- _SOURCE EXTRACT_:
—————

An attempt by Macready to play Macbeth at the Astor place Opera House on May 7, 1849 proved unsuccessful, as he was driven from the stage by an unruly crowd throwing, as he later cataloged, "eggs of doubtful purity, potatoes, a bottle of pungent and nauseating asafetida, old shoes, and a copper coin."

Convinced by city elders, including Washington Irving and Herman Melville, to try again, he announced a return to the Opera House stage for May 10. This proved to be, to put it mildly, a miscalculation. Nativist elements, fired by the temerity of this fop and organized by local ward leaders, regrouped. One of the principal instigators of the protest was Edward Z.C. Judson, a popular author who use the pen name "Ned Buntline" and who was the man that dubbed William C. Cody "Buffalo Bill." He later served a year in prison for his role in the riot.

Astor Place, from Broadway to Third Avenue, began to fill up early on the evening of the 10th . By curtain time there were thousands of unruly citizens - estimates ran up to 20,000 - in the street, and a packed house inside. It was clear that the situation was uncontrollable.

When Macready hit the boards, the audience erupted: rowdies hurled insults, invectives, and soon chairs at the actor; by the second act, paving stones from outside were raining down on the audience and stage, but the indomitable Englishman pressed on. "The audience has paid for so much, and law compels me to give it; they would have cause for riot, if all were not properly done," he primly said.

Outside the mob, stretching from Broadway to Third Avenue and wrapping around the Opera House on both Astor Place and Eighth Street, grew increasingly aggressive, stoning both the building and the police cordon around it. Reported the New York Tribune: "As one window after another cracked, the pieces of bricks and paving stones rattled in on the terraces and lobbies, the confusion increased, till the Opera House resembled a fortress besieged by an invading army rather than a place meant for the peaceful amusement of civilized community."

The police force, obviously insufficient, became trapped with their backs up against the building, and the National Guard from the Seventh Regiment, already mobilized and prepared, was called in.

They marched up Broadway to Astor Place, wheeled right and, though coming under fierce bombardment, managed to force through the crowd to a position in the rear of the Opera House on Eighth Street. They succeeded in clearing this thoroughfare, but were less successful on the south side of the building. They marched back down on Broadway and turned again into Astor Place, but the crowd was so thick and belligerent that they were forced to proceed in single file, squeezing themselves between the building and the mob.

—————

- _DATA LISTING_:
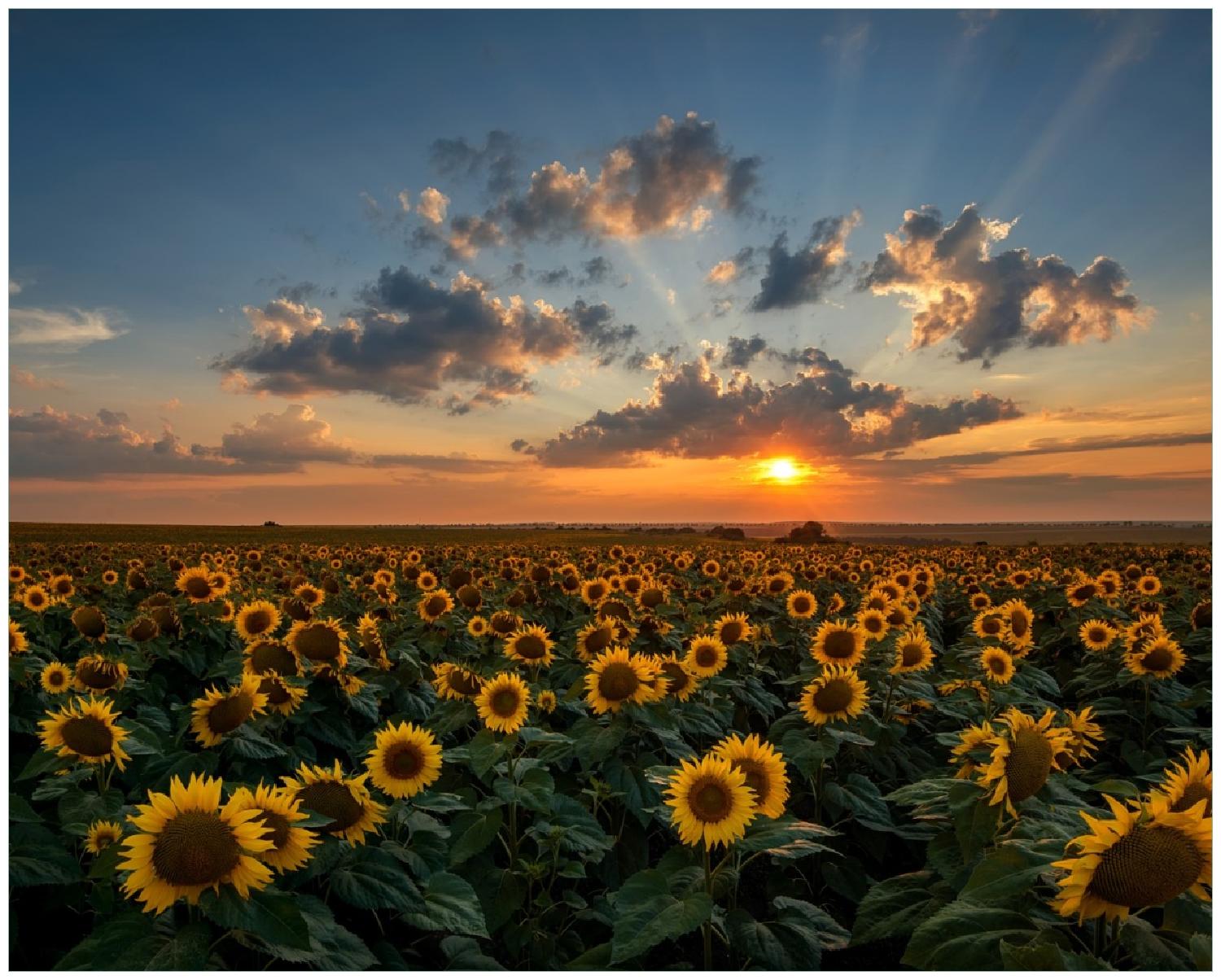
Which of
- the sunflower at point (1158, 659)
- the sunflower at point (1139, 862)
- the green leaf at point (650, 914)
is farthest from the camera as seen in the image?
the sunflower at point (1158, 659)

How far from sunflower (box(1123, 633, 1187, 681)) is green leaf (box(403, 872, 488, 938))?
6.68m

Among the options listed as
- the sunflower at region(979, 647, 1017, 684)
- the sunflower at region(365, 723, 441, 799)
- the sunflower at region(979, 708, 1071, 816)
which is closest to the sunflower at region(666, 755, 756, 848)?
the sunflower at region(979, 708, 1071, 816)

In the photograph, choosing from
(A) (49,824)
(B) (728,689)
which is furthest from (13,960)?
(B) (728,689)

—————

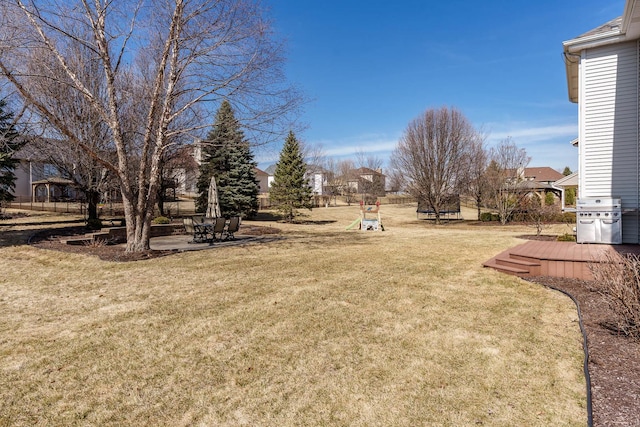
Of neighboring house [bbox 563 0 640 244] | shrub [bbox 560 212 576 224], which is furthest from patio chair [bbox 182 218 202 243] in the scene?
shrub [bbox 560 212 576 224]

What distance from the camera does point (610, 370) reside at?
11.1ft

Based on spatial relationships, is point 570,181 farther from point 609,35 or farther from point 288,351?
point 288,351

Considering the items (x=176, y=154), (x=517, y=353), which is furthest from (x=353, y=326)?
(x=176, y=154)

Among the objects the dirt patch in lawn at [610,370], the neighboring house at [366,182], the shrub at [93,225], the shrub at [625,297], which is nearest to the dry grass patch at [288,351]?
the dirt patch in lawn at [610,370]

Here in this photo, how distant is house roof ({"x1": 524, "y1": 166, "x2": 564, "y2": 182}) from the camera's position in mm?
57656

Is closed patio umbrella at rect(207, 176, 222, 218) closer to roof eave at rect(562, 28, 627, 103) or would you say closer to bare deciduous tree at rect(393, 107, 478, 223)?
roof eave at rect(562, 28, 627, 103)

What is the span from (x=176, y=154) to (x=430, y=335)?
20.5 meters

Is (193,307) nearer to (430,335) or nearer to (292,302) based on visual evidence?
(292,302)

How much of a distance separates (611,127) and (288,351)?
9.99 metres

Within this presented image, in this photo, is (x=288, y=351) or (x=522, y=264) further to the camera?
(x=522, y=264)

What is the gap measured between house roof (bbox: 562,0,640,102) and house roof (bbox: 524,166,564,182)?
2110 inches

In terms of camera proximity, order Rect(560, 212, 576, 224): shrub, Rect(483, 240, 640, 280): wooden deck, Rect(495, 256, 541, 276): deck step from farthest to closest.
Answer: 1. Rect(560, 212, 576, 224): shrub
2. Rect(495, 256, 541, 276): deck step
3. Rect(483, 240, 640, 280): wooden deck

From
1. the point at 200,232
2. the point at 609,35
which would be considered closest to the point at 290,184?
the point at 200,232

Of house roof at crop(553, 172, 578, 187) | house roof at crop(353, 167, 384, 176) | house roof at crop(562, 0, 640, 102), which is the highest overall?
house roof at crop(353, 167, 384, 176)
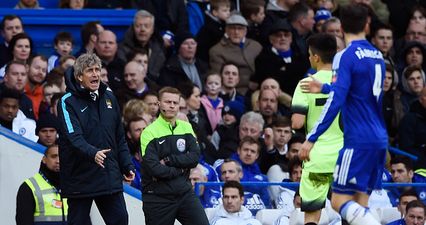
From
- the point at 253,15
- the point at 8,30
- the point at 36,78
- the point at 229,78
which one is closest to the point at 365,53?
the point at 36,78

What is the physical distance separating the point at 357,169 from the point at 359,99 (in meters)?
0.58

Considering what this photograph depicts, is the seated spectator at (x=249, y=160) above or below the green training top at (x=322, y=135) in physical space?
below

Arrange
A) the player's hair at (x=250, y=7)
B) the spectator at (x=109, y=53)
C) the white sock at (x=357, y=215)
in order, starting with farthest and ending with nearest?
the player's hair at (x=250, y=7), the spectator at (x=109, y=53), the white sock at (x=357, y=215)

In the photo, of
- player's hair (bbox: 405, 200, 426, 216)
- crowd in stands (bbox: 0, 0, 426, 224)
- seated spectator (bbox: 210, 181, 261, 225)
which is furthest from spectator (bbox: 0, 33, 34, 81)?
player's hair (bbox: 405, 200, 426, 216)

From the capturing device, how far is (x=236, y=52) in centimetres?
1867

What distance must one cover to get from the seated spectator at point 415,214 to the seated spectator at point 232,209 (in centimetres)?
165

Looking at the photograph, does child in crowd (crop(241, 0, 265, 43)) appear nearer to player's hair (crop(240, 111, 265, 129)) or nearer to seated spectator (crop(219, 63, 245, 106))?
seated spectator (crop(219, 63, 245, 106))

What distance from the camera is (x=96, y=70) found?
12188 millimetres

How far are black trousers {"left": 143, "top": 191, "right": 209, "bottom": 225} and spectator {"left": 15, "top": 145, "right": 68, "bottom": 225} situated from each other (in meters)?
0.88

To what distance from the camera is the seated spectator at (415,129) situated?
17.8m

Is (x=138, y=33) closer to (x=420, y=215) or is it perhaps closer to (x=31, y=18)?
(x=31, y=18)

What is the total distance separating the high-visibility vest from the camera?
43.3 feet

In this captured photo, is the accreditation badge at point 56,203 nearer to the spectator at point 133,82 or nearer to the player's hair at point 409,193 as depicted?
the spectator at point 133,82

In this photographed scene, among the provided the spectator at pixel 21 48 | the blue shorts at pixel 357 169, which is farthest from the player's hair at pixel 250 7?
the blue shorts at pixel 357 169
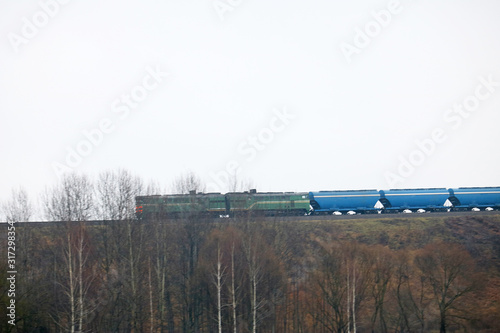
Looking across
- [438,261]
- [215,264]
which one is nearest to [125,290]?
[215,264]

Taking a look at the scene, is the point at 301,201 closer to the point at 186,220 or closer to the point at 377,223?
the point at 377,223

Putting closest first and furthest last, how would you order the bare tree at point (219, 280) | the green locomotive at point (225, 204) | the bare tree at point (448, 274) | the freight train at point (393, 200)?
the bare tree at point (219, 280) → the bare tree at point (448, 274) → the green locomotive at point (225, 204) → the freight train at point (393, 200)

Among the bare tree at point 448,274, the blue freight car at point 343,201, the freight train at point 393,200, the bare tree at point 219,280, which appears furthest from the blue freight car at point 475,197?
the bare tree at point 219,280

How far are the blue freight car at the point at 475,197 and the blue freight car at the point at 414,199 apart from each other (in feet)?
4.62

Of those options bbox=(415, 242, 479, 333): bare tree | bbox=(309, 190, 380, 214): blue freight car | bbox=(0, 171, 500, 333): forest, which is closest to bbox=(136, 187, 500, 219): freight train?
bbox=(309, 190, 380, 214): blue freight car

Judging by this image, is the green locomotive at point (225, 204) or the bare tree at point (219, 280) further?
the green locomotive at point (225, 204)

—————

- _PROBLEMS TO SOLVE_:
1 > Do these statements agree with the account of the Astor Place riot? Answer yes or no for each, quoting the words of the account that decide it. (a) Macready's first attempt to play Macbeth at the Opera House was on May 7, 1849. (b) Edward Z.C. Judson served two years in prison for his role in the riot. (c) Estimates of the crowd in the street ran up to 30,000.
2 > Which objects, as Macready later cataloged them, did the crowd throw at him on May 7 in the Astor Place riot account? List all of them.
3 > Continue the account of the Astor Place riot, beginning after its last sentence.

- _ANSWERS FOR THE TASKS_:
1 >
(a) Yes: "on May 7, 1849 proved unsuccessful"
(b) No: "He later served a year in prison for his role in the riot."
(c) No: "estimates ran up to 20,000"

2 >
- eggs of doubtful purity
- potatoes
- a bottle of pungent and nauseating asafetida
- old shoes
- a copper coin

3 >
Here they found themselves in much the same situation the police had suffered only a few hours before: thoroughly outnumbered, pelted by rocks, and in danger of being overwhelmed. A fateful order was given for the Guard to fire point blank into the crowd. A first volley was aimed above the heads of the demonstrators, but, as this proved unconvincing, two more volleys followed, both directed squarely at the crowd (though many guardsmen refused to fire or aimed their weapons in the air).

The crowd scattered, leaving in its wake dozens of dead and wounded on the street. Sporadic fighting continued until midnight, at which time nervous soldiers fired another volley at the stragglers still in the area, felling a few more. That put an end to the battle.

The eventual death toll stood at 31 civilians dead, some 30 or 40 wounded from gunfire, and more than 100 soldiers, police, and civilians injured by paving stones, clubs, or other weapons. 86 rioters were arrested, including the aforementioned Edward Z. C. Judson. A coroner's jury exonerated the guardsmen, though it criticized the police for not being prepared.

Macready had been smuggled out of the theater in disguise and left the city the next morning. He never returned to the United States and died in England April 27, 1873. Forrest, though tainted by association with the riot and by a later scandalous divorce from his wife, continued with a successful theatrical career. He died on December 12, 1872.

 

Also infamous

The large apartment building at 70 East 10th Street, between Broadway and Fourth Avenue, was the home of Leon Klinghoffer, the sole victim in the hijacking of the Mediterranean cruise ship Achille Lauro. Klinghoffer was shot in the head and thrown overboard on October 8, 1985, by members of the Palestinian Liberation Front (a breakaway group from the Palestinian Liberation Organization).